This is a Kubespray deployment using calico. All the defaults are were left as-is except for the fact that there is a proxy. Kubespray ran to the end without issues.
Access to Kubernetes services started failing and after investigation, there was no route to host to the coredns service. Accessing a K8S service by IP worked. Everything else seems to be correct, so I am left with a cluster that works, but without DNS.
Here is some background information: Starting up a busybox container:
# nslookup kubernetes.default Server: 169.254.25.10 Address: 169.254.25.10:53 ** server can't find kubernetes.default: NXDOMAIN *** Can't find kubernetes.default: No answer
Now the output while explicitly defining the IP of one of the CoreDNS pods:
# nslookup kubernetes.default 10.233.0.3 ;; connection timed out; no servers could be reached
Notice that telnet to the Kubernetes API works:
# telnet 10.233.0.1 443 Connected to 10.233.0.1
kube-proxy logs: 10.233.0.3 is the service IP for coredns. The last line looks concerning, even though it is INFO.
$ kubectl logs kube-proxy-45v8n -nkube-system I1114 14:19:29.657685 1 node.go:135] Successfully retrieved node IP: X.59.172.20 I1114 14:19:29.657769 1 server_others.go:176] Using ipvs Proxier. I1114 14:19:29.664959 1 server.go:529] Version: v1.16.0 I1114 14:19:29.665427 1 conntrack.go:52] Setting nf_conntrack_max to 262144 I1114 14:19:29.669508 1 config.go:313] Starting service config controller I1114 14:19:29.669566 1 shared_informer.go:197] Waiting for caches to sync for service config I1114 14:19:29.669602 1 config.go:131] Starting endpoints config controller I1114 14:19:29.669612 1 shared_informer.go:197] Waiting for caches to sync for endpoints config I1114 14:19:29.769705 1 shared_informer.go:204] Caches are synced for service config I1114 14:19:29.769756 1 shared_informer.go:204] Caches are synced for endpoints config I1114 14:21:29.666256 1 graceful_termination.go:93] lw: remote out of the list: 10.233.0.3:53/TCP/10.233.124.23:53 I1114 14:21:29.666380 1 graceful_termination.go:93] lw: remote out of the list: 10.233.0.3:53/TCP/10.233.122.11:53
All pods are running without crashing/restarts etc. and otherwise services behave correctly.
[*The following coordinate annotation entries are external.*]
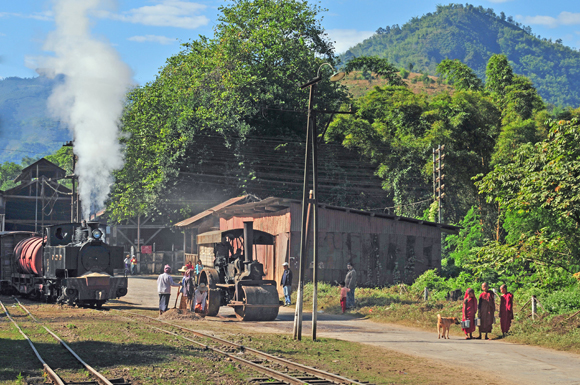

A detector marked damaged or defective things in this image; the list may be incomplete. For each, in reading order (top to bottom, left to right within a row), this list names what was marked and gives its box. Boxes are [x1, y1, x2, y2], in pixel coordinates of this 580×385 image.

rusty metal structure [196, 220, 280, 320]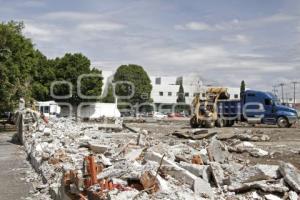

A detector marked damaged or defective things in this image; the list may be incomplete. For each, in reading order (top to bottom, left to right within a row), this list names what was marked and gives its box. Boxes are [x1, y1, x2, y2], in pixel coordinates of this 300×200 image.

broken concrete slab [278, 161, 300, 192]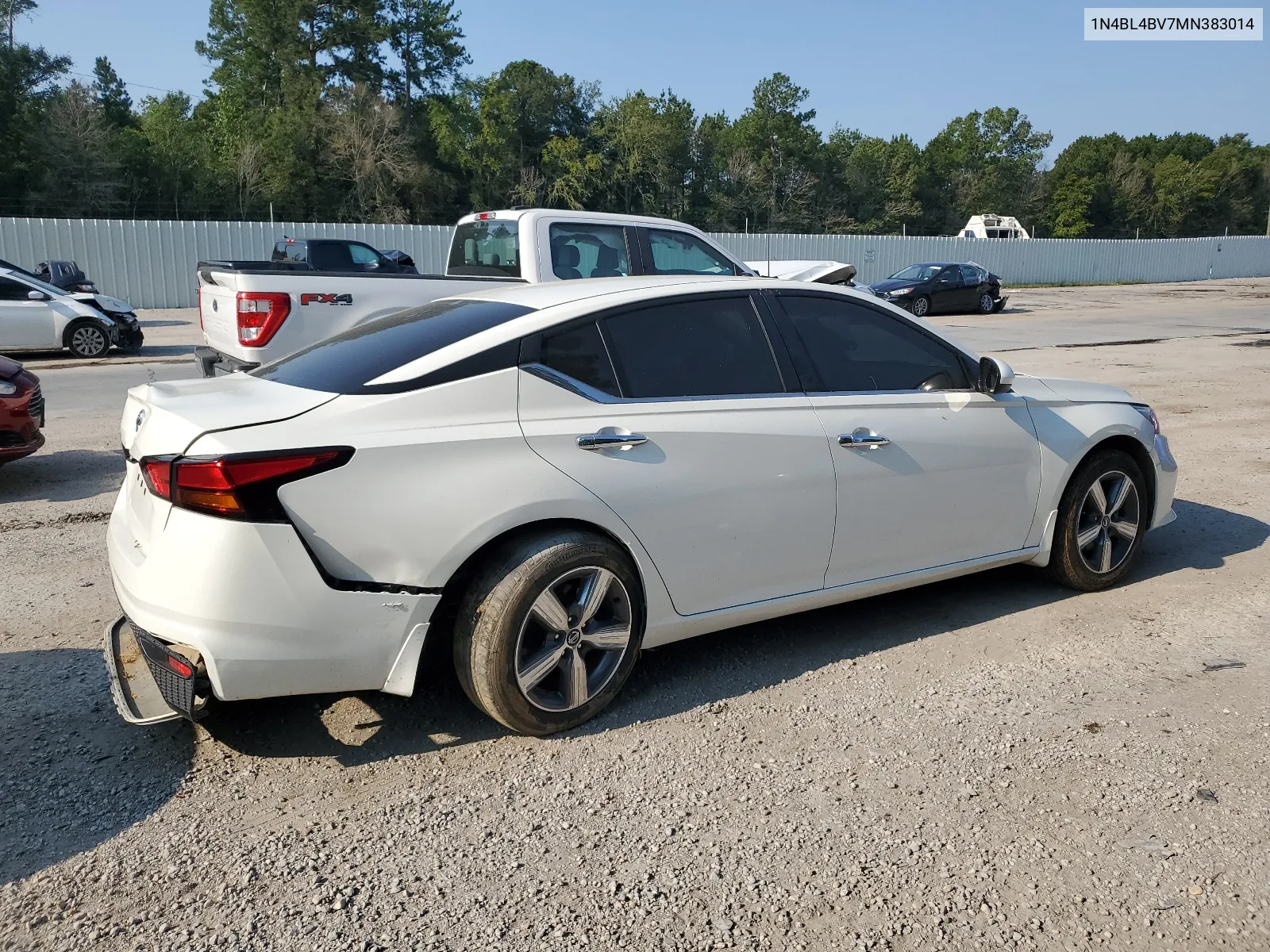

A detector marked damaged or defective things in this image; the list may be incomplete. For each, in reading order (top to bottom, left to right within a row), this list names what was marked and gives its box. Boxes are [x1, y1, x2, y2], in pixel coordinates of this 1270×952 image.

damaged rear bumper [104, 612, 211, 727]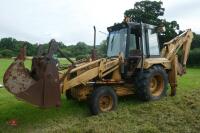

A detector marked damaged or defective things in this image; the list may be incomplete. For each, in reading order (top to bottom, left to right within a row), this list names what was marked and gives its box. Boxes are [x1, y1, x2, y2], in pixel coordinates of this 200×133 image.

IPVS looks correct. CoreDNS service is defined there:
# ipvsadm -ln IP Virtual Server version 1.2.1 (size=4096) Prot LocalAddress:Port Scheduler Flags -> RemoteAddress:Port Forward Weight ActiveConn InActConn TCP 10.233.0.1:443 rr -> x.59.172.19:6443 Masq 1 0 0 -> x.59.172.20:6443 Masq 1 1 0 TCP 10.233.0.3:53 rr -> 10.233.122.12:53 Masq 1 0 0 -> 10.233.124.24:53 Masq 1 0 0 TCP 10.233.0.3:9153 rr -> 10.233.122.12:9153 Masq 1 0 0 -> 10.233.124.24:9153 Masq 1 0 0 TCP 10.233.51.168:3306 rr -> x.59.172.23:6446 Masq 1 0 0 TCP 10.233.53.155:44134 rr -> 10.233.89.20:44134 Masq 1 0 0 UDP 10.233.0.3:53 rr -> 10.233.122.12:53 Masq 1 0 314 -> 10.233.124.24:53 Masq 1 0 312
Host routing also looks correct.
# ip r default via x.59.172.17 dev ens3 proto dhcp src x.59.172.22 metric 100 10.233.87.0/24 via x.59.172.21 dev tunl0 proto bird onlink blackhole 10.233.89.0/24 proto bird 10.233.89.20 dev calib88cf6925c2 scope link 10.233.89.21 dev califdffa38ed52 scope link 10.233.122.0/24 via x.59.172.19 dev tunl0 proto bird onlink 10.233.124.0/24 via x.59.172.20 dev tunl0 proto bird onlink x.59.172.16/28 dev ens3 proto kernel scope link src x.59.172.22 x.59.172.17 dev ens3 proto dhcp scope link src x.59.172.22 metric 100 172.17.0.0/16 dev docker0 proto kernel scope link src 172.17.0.1 linkdown
I have redeployed this same cluster in separate environments with flannel and calico with iptables instead of ipvs. I have also disabled the docker http proxy after deploy temporarily. None of which makes any difference.
Also: kube_service_addresses: 10.233.0.0/18 kube_pods_subnet: 10.233.64.0/18 (They do not overlap)
What is the next step in debugging this issue?